Do I need a fire door or an escape door?
Fire door, fire-resistant door, fire escape door, fire exit door, emergency escape door, panic door, are all commonly and often inappropriately used names to describe the purpose of a door. At DoorTechnik, we use the following three naming conventions for clarity:
A fire door for the UK has to be fire rated in accordance with BS476 parts 20 and 22 or BS EN 1634. This means it should maintain its structural integrity for a period of time in the event of a fire.

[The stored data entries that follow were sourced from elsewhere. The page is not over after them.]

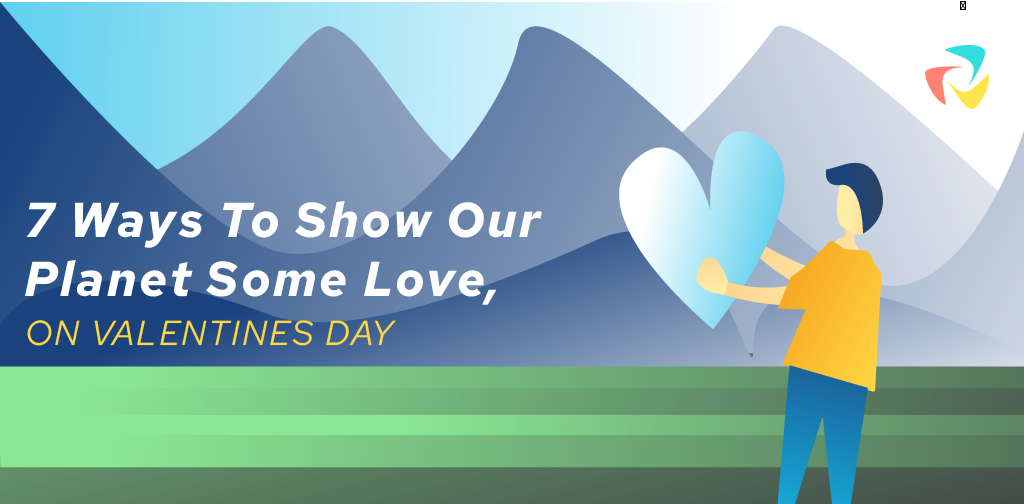 7 Ways To Show Our Planet Some Love,
ON VALENTINES DAY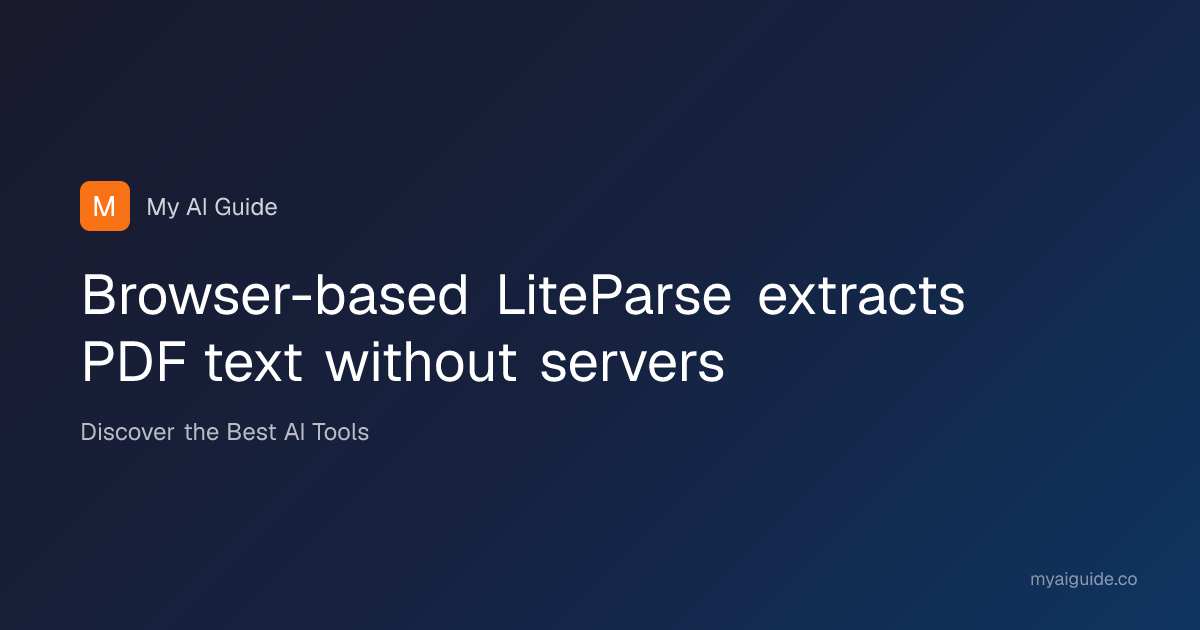 M My AI Guide

Browser-based LiteParse extracts PDF text without servers

Discover the Best AI Tools

myaiguide.co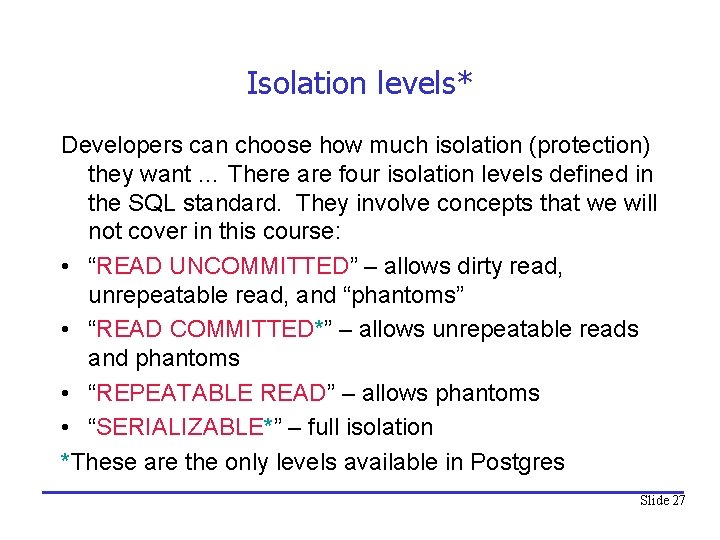 Isolation levels*

Developers can choose how much isolation (protection) they want … There are four isolation levels defined in the SQL standard. They involve concepts that we will not cover in this course:

• “READ UNCOMMITTED” – allows dirty read, unrepeatable read, and “phantoms”
• “READ COMMITTED*” – allows unrepeatable reads and phantoms
• “REPEATABLE READ” – allows phantoms
• “SERIALIZABLE*” – full isolation

*These are the only levels available in Postgres

Slide 27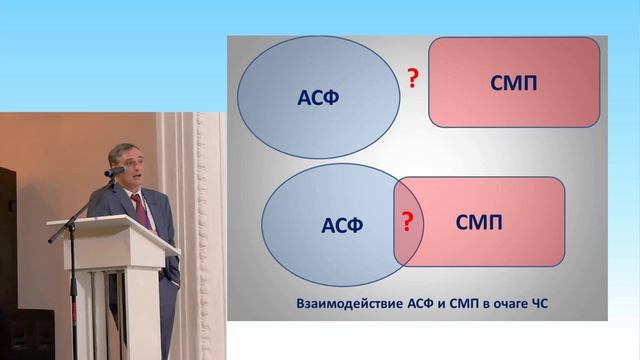 АСФ

?

СМП

АСФ

?

СМП

Взаимодействие АСФ и СМП в очаге ЧС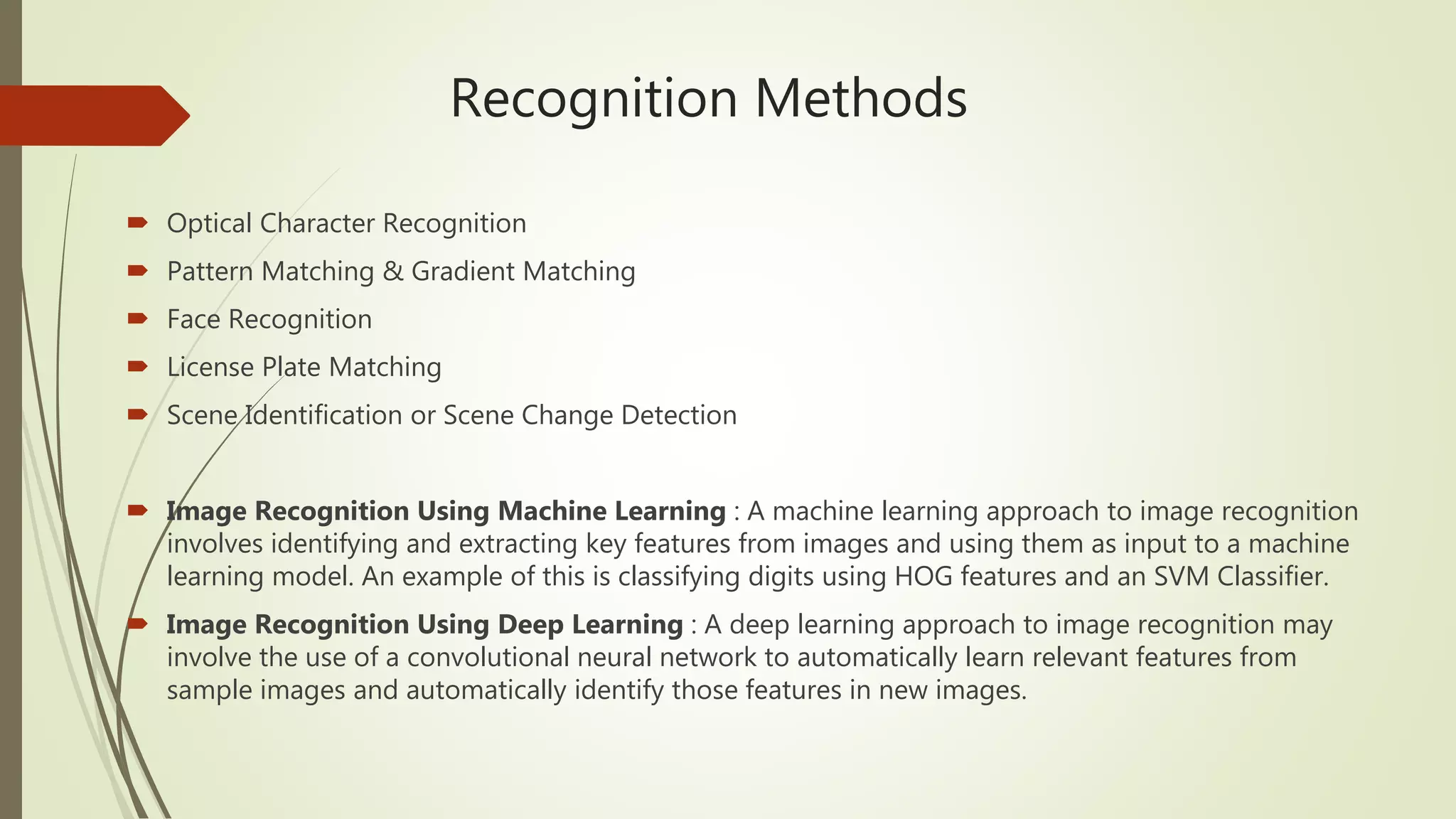 Recognition Methods

Optical Character Recognition

Pattern Matching & Gradient Matching

Face Recognition

License Plate Matching

Scene Identification or Scene Change Detection

Image Recognition Using Machine Learning : A machine learning approach to image recognition involves identifying and extracting key features from images and using them as input to a machine learning model. An example of this is classifying digits using HOG features and an SVM Classifier.

Image Recognition Using Deep Learning : A deep learning approach to image recognition may involve the use of a convolutional neural network to automatically learn relevant features from sample images and automatically identify those features in new images.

An escape door is one that allows people to quickly pass through, even if it is locked. The door should be hung to open in the direction of exit, and be fitted with simple fastenings that can be easily operated by people making an escape. The operation of those fastenings should be readily apparent and without the use of a key and without having to manipulate more than one mechanism. Differing locking mechanisms may be fitted depending upon whether the users are familiar or not with the mode of exit. Additional security mechanisms may be used when a building is empty, but the safe operation of those devices is subject to a management procedure.
For commercial and public building, this normally means that:
- Escape functions take priority over security
- Escape doors to be used by members of the public, or if the room has a capacity of more than 60 need a full width panic bar.
- Escape doors to be used only by internal staff and not by members of the public, may be fitted with either a push pad, or escape lock with lever handle.
- Deadlocks may be used for the security of empty buildings, but whenever a building is in use, those locks must be safely unlocked. A common management procedure is to unlock in the morning and then lock up again at night, recording that this has been done.
Fire Rated Escape Door
This door combines all the features of a fire door and an escape door. The door will be fitted with escape furniture or no furniture and will also maintain its structural integrity for a period of time in the event of a fire.
For England, further guidance concerning fire doors and escape doors may be found in the following publications:
- The Building Regulations 2010, Approved Document M
- The Building Regulations 2010, Approved Document B
- BS EN 1125: 2008 Panic exit devices operated by a horizontal bar.
- BS EN 179: 2008 Emergency exit devices operated by a lever handle or push pad.
Other countries may use differing standards, but we can often provide doors to approved equivalents.